Challenge:
Copy out in full every line in the entries below that contains the word "distance".

Data rows:
· · · ·

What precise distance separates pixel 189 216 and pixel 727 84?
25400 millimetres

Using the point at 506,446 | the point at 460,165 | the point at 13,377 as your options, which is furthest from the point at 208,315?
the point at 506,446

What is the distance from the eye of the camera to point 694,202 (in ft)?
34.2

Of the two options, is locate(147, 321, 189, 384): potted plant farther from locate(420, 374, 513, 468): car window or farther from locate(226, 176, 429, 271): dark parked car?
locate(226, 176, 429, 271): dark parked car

· · · ·

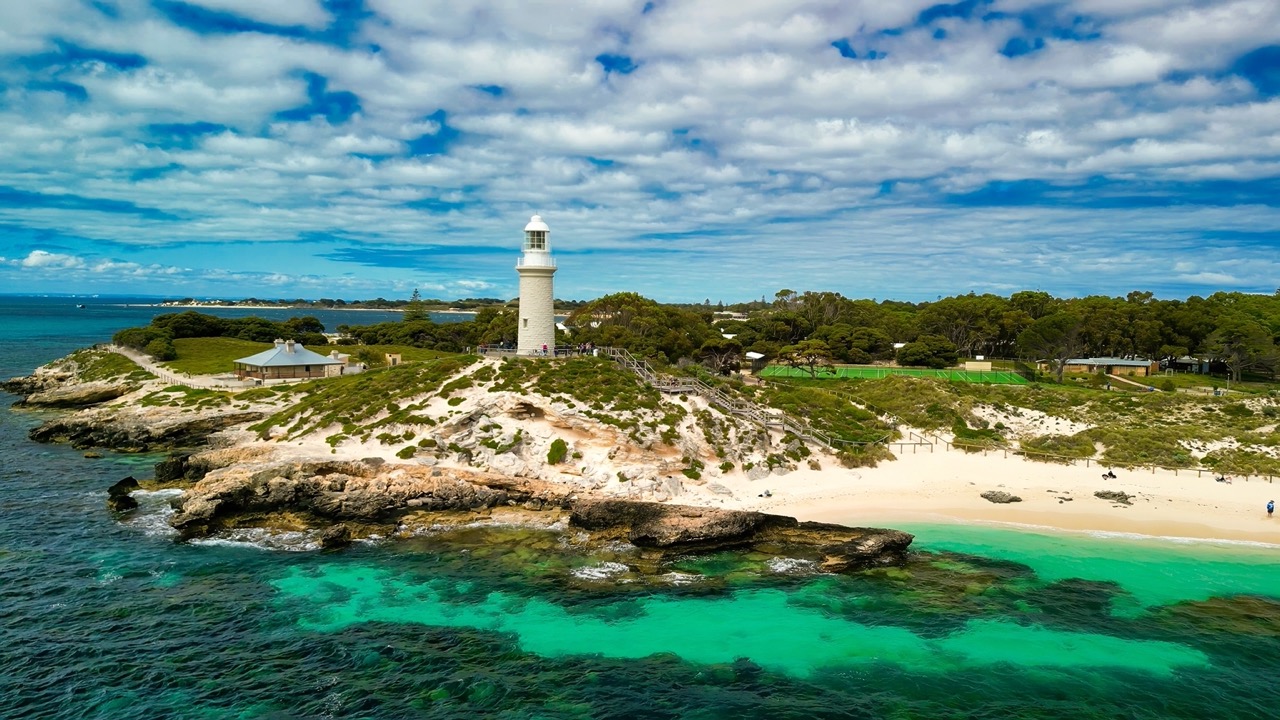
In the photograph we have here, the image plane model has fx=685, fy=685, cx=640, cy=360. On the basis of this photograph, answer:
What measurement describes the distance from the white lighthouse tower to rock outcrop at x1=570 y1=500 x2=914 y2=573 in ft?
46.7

· · · ·

The output:
What precise distance separates pixel 189 216 and pixel 727 84?
What is the distance from the eye of the camera to point 694,202 (in ft)?
What measurement describes the distance from the white lighthouse tower to rock outcrop at x1=570 y1=500 x2=914 y2=573 in ft?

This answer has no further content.